---------- Records supplied

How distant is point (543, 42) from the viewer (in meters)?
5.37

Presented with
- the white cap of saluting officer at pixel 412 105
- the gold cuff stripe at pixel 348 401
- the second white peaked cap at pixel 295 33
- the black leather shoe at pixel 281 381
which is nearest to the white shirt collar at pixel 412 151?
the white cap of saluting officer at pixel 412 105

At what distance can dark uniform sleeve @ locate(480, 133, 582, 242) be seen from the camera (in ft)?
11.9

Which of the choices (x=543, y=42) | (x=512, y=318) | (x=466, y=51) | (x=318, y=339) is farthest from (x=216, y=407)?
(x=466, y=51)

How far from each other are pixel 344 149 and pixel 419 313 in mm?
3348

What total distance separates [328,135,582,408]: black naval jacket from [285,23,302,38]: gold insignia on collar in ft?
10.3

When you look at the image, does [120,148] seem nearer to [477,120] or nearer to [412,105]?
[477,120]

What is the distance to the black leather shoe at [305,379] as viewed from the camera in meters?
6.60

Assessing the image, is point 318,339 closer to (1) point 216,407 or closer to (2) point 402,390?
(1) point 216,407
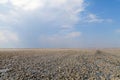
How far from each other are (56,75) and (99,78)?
3.41 m

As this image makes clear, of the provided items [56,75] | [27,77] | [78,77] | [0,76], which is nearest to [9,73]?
[0,76]

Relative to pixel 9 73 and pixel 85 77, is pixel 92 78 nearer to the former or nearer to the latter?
pixel 85 77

--------------------

**Exercise brief**
Update the data from the line containing "Relative to pixel" through the end of the data, swapping "former" for "first" and leaving everything else unchanged.

**Task result**
Relative to pixel 9 73 and pixel 85 77, is pixel 92 78 nearer to the first or nearer to the latter?
pixel 85 77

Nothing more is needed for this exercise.